Big Brother Is Watching: FERC Proposes to Increase Market Surveillance
Citing the ever-increasing volume and complexity of physical and financial trading in the regional transmission organizations (RTO) and independent system operators (ISO), the Federal Energy Regulatory Commission (Commission) issued a Notice of Proposed Rulemaking (NOPR) on October 20, 2011. If adopted as a final rule, the proposals in the NOPR will increase dramatically the amount of trading data collected by the Commission for market monitoring.
Without altering the role of the market monitors, the proposed rule will augment the oversight responsibilities of the market monitors by providing the Commission the data necessary to review trading activity in and across RTO and ISO regions for illicit or manipulative behavior or ineffective market rules. The Commission also suggested other uses for the data, such as reviewing the scheduling of renewable resources and how renewable energy schedules compare with actual real-time performance.

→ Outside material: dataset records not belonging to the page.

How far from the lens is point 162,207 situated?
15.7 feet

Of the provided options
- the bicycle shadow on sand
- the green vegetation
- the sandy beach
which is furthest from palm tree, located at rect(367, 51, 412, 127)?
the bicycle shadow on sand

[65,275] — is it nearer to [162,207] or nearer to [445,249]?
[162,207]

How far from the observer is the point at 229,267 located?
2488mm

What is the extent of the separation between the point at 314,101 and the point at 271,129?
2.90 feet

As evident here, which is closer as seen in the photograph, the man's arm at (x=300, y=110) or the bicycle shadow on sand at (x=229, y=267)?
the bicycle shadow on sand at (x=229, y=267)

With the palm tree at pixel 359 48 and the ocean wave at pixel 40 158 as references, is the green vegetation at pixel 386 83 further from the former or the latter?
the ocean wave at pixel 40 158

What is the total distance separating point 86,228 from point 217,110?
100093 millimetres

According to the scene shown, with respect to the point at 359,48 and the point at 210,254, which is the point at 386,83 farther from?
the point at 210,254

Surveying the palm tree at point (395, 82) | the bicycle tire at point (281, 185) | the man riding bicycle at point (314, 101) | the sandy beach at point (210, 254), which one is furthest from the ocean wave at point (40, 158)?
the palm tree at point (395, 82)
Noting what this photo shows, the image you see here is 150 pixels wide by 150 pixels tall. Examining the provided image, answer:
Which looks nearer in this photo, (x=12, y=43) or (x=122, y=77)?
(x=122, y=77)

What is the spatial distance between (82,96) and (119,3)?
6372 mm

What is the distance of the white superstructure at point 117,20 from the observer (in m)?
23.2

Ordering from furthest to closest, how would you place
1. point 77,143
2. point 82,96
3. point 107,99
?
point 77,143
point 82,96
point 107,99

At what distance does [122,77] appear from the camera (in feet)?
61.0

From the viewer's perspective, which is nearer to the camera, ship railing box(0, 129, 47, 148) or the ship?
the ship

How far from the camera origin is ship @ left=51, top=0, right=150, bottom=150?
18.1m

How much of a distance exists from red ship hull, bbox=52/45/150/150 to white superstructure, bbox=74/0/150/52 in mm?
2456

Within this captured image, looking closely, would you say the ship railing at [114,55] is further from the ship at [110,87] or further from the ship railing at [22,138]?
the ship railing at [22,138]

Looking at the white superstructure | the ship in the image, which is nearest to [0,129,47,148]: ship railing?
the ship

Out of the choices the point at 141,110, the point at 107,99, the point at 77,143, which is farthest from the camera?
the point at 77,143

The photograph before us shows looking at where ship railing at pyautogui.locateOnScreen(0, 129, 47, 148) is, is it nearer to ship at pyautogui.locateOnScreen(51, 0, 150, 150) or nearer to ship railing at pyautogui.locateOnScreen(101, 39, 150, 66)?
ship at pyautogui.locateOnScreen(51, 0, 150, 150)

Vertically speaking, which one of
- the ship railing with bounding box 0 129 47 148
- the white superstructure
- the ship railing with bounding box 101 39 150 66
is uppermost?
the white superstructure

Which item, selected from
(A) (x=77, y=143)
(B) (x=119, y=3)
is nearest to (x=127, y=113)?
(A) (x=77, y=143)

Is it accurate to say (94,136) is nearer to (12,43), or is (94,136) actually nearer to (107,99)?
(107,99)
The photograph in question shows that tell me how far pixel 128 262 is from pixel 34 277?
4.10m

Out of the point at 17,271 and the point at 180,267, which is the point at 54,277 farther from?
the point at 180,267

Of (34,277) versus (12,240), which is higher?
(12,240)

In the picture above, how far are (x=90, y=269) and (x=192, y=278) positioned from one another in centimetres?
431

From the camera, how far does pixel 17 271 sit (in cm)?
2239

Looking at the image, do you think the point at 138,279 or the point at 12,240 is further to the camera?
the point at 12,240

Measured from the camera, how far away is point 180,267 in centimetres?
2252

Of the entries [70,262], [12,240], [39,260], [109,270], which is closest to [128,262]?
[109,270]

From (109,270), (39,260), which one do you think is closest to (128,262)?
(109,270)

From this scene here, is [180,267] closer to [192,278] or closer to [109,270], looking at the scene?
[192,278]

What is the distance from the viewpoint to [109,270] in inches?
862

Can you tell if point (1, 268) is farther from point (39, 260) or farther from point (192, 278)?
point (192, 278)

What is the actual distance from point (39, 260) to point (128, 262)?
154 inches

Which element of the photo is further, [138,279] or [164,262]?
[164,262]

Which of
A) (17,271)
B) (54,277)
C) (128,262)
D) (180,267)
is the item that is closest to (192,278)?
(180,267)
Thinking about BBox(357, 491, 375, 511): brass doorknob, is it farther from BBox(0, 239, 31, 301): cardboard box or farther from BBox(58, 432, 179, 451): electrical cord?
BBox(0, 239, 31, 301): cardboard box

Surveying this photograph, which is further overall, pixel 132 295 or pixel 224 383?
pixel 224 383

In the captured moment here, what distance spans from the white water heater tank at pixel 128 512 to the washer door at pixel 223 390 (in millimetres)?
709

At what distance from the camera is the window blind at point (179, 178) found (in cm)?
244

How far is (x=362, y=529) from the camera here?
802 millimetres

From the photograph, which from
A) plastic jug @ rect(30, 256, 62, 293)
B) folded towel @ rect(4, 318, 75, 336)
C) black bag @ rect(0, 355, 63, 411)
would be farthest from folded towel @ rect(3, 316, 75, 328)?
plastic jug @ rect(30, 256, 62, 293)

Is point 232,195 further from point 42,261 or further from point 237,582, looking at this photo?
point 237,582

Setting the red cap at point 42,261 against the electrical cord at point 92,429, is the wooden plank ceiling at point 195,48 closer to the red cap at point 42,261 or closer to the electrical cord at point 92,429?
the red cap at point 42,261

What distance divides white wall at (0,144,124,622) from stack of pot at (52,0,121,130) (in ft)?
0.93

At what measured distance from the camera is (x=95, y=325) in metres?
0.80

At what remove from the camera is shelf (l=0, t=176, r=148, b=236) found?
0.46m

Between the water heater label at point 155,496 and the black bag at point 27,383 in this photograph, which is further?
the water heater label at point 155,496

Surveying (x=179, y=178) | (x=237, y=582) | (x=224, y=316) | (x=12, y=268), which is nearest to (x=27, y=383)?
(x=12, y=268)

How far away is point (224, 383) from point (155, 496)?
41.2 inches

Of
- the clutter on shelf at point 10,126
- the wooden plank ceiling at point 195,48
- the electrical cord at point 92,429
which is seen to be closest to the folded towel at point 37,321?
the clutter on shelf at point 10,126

The NOPR proposes to require each RTO and ISO to deliver electronically to the Commission, on an ongoing, non-public basis, data related to the markets that it administers. This data includes any data relating to "physical and virtual offers and bids, market awards, resource outputs, marginal cost estimates, shift factors, FTRs, internal bilateral contracts, and interchange pricing." This information also will include descriptive information, such as market participant names, unique identifiers, and pricing points. Realizing much of the information it plans to collect is non-public, the Commission indicated such information will remain non-public, except that it may reveal certain data, stripped of identifying information, to support proposed market rule changes.
To facilitate this voluminous transfer of information, the Commission is proposing to use an automated electronic delivery process, such as a secure file transfer protocol, so that any data would be delivered within seven days after completion of each day-ahead market run or real-time market run; the data would not be provided in real time.
Comments on the proposed rule are due 60 days after publication in the Federal Register.